You cannot have a social contract with enormous income disparity – you’re going to slice the country down the middle. Without jobs, without helping folks with foreclosures, without regulating the banks, without some sort of tax reform… Without addressing those issues in some way, I don’t think the country is going to hold together. I understand the effects of globalization, I understand all that, but at the end of the day, you can’t have a society and you can’t have a civilization without a reasonable amount of economic fairness, full employment, purpose and civic responsibility. — Bruce Springsteen to Jon Stewart, Rolling Stone #1153
Everything dies, baby.
That’s a fact, but our narrator in “Easy Money” ain’t buying it. In his world, there are no consequences.
On first listen, “Easy Money” is so strikingly similar to “Atlantic City” in theme and lyrics that it may take a repeat listen or two before we appreciate how dramatically different they are in outlook.
Both “Atlantic City” and “Easy Money” are socio-economic parables, but whereas the narrator of “Atlantic City” resorts to crime as a last resort, the narrator of “Easy Money” gleefully embraces and celebrates it.
That’s because our narrator is a walking, talking metaphor for an economic system that rewards greed, encourages exploitation, and perpetuates power in the hands of an elite few. As Bruce put it in the same interview with Jon Stewart:
[“Easy Money” is] the street criminalization of the big-money Wall Street hustle. That’s the guy that’s saying, “Everybody else is getting theirs, and not paying for it, I’m going out to get mine.” That hustle has been legitimized over the past four years, when you have the level of risk and greed at the top of the financial industry, and people basically walking away, relatively scot-free, completely unaccountable… No one ever came as close to sinking the U.S.A. as the guys in the pinstriped suits.”
The brilliance of “Easy Money” lies in the way Bruce casts an ordinary joe as the guy in the pinstriped suit. We instinctively recognize the narrator as a violent criminal more viscerally than we would if Bruce had introduced us to an Ivy League banker instead.
The music helps, too: Bruce arranged “Easy Money” as sort of an Irish slide/stomp hybrid, punctuated by Bruce’s jubilant syncopated whoops and platform stomps, carried by Soozie’s merry fiddle, and buoyed by a choir of “na na nas” one can’t help but sing along with.

[Source data]
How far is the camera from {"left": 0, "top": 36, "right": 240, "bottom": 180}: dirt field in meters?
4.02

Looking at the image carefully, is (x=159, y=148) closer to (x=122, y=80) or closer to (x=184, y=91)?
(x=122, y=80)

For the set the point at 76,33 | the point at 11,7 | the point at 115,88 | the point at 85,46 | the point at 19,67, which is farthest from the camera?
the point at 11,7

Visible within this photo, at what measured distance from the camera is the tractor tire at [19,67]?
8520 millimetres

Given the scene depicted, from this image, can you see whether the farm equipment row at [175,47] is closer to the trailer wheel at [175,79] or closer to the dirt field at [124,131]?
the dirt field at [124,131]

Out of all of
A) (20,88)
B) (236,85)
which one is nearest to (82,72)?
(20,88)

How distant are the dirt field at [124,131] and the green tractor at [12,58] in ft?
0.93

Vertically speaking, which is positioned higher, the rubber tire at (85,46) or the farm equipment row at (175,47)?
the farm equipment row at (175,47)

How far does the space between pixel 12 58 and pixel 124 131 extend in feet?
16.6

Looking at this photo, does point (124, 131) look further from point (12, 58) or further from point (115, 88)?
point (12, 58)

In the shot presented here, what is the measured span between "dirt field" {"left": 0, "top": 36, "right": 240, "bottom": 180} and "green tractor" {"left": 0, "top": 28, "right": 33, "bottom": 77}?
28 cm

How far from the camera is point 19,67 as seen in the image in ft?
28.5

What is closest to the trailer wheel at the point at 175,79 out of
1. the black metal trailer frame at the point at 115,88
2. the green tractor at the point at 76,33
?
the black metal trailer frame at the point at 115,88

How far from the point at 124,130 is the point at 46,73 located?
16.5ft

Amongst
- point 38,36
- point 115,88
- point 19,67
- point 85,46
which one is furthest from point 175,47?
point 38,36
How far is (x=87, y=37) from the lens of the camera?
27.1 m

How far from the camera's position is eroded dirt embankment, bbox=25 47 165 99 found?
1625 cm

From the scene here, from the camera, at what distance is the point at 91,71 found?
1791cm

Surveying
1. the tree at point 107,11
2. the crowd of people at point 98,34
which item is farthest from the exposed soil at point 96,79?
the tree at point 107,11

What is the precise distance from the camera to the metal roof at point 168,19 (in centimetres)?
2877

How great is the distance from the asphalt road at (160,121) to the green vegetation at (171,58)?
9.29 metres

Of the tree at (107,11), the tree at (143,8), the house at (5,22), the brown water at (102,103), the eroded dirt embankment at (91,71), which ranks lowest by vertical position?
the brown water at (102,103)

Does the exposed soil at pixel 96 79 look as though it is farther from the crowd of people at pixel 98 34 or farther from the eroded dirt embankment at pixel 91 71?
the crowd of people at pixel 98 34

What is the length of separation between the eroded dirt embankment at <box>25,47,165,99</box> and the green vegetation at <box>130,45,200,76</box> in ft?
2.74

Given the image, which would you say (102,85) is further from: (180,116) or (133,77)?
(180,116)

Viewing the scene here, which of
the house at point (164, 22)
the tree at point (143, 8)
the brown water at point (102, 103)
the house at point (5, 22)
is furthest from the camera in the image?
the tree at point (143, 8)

What to do: According to the piece on "Easy Money," why does that song's narrator gleefully embrace crime instead of turning to it as a last resort? Answer in one to three sentences.

Response to this exercise: The narrator is a walking, talking metaphor for an economic system that rewards greed, encourages exploitation, and keeps power in the hands of an elite few. Springsteen describes the song as the street criminalization of the big-money Wall Street hustle.